Each line starting at the one that contains "genus: Rattus" and ending at the one that contains "order: Carnivora" must be returned exactly, and the rest of the listing is left out.

###

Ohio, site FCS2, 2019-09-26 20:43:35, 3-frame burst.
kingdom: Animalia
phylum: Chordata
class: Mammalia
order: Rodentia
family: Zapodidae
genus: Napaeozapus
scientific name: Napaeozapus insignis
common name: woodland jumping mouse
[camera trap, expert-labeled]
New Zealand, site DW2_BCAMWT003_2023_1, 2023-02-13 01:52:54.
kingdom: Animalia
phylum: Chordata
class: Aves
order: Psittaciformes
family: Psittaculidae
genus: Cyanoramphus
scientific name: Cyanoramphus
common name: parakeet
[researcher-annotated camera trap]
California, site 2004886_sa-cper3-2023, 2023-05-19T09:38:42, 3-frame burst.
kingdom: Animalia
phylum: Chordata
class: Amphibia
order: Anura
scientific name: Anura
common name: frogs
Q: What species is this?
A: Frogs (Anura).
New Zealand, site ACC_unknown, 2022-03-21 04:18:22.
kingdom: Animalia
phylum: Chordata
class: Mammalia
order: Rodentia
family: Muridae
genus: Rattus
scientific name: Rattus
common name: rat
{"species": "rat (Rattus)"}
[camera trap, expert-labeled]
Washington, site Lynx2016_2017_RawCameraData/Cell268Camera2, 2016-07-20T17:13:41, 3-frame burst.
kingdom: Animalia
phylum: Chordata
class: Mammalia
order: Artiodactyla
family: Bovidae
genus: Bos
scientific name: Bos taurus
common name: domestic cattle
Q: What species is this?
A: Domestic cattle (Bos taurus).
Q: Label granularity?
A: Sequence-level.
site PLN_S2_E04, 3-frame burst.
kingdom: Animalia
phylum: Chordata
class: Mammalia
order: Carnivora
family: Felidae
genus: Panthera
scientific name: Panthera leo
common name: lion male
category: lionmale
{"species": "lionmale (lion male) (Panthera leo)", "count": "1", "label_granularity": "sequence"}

###

Solution to the exercise:
genus: Rattus
scientific name: Rattus
common name: rat
{"species": "rat (Rattus)"}
[camera trap, expert-labeled]
Washington, site Lynx2016_2017_RawCameraData/Cell268Camera2, 2016-07-20T17:13:41, 3-frame burst.
kingdom: Animalia
phylum: Chordata
class: Mammalia
order: Artiodactyla
family: Bovidae
genus: Bos
scientific name: Bos taurus
common name: domestic cattle
Q: What species is this?
A: Domestic cattle (Bos taurus).
Q: Label granularity?
A: Sequence-level.
site PLN_S2_E04, 3-frame burst.
kingdom: Animalia
phylum: Chordata
class: Mammalia
order: Carnivora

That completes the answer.